** Excerpts of spatial question data **
— START —

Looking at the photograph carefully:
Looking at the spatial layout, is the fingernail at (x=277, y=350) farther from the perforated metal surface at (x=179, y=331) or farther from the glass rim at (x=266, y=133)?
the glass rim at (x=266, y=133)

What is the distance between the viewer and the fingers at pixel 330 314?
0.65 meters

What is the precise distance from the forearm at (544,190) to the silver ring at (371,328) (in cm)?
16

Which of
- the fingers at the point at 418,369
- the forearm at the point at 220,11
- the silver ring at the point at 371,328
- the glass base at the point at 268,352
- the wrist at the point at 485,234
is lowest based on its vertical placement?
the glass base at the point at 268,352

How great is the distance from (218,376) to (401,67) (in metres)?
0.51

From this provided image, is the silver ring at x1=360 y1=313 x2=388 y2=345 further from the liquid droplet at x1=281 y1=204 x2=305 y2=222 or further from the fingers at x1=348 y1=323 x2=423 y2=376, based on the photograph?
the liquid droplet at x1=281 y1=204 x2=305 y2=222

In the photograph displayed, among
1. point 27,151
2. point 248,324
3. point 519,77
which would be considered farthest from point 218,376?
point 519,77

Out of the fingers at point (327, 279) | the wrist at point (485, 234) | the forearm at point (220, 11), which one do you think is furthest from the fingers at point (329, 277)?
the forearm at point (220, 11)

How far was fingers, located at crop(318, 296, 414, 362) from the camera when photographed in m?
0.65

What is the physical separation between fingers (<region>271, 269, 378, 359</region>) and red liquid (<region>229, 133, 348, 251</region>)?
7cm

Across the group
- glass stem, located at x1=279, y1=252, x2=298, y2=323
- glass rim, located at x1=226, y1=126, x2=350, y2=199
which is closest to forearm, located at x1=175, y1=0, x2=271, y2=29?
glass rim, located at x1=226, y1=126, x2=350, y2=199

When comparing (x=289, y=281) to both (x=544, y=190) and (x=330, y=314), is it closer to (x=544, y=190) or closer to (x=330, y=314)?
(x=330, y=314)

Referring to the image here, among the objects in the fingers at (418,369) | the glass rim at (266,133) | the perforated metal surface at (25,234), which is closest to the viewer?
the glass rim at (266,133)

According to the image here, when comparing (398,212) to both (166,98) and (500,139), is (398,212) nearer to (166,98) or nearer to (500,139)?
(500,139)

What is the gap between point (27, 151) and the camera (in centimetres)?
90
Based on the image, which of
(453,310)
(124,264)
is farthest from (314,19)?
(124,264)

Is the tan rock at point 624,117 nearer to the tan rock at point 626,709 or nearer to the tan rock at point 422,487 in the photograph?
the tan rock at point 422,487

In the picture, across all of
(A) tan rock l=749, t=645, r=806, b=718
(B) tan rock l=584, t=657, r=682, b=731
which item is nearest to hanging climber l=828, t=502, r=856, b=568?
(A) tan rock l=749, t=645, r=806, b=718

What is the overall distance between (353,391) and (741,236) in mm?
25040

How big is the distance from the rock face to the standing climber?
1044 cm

— END —

** PROBLEM DESCRIPTION **
Reproduce the items verbatim from the line containing "Is the tan rock" through the last line of the items, including both ends.

** REPLY **
Is the tan rock at point 624,117 nearer to the tan rock at point 626,709 or nearer to the tan rock at point 422,487 in the photograph?
the tan rock at point 422,487

In the picture, across all of
(A) tan rock l=749, t=645, r=806, b=718
(B) tan rock l=584, t=657, r=682, b=731
which item is nearest to hanging climber l=828, t=502, r=856, b=568?
(A) tan rock l=749, t=645, r=806, b=718

What is the overall distance between (353,391) and (741,236) in mm?
25040

How big is the distance from the rock face to the standing climber?
1044 cm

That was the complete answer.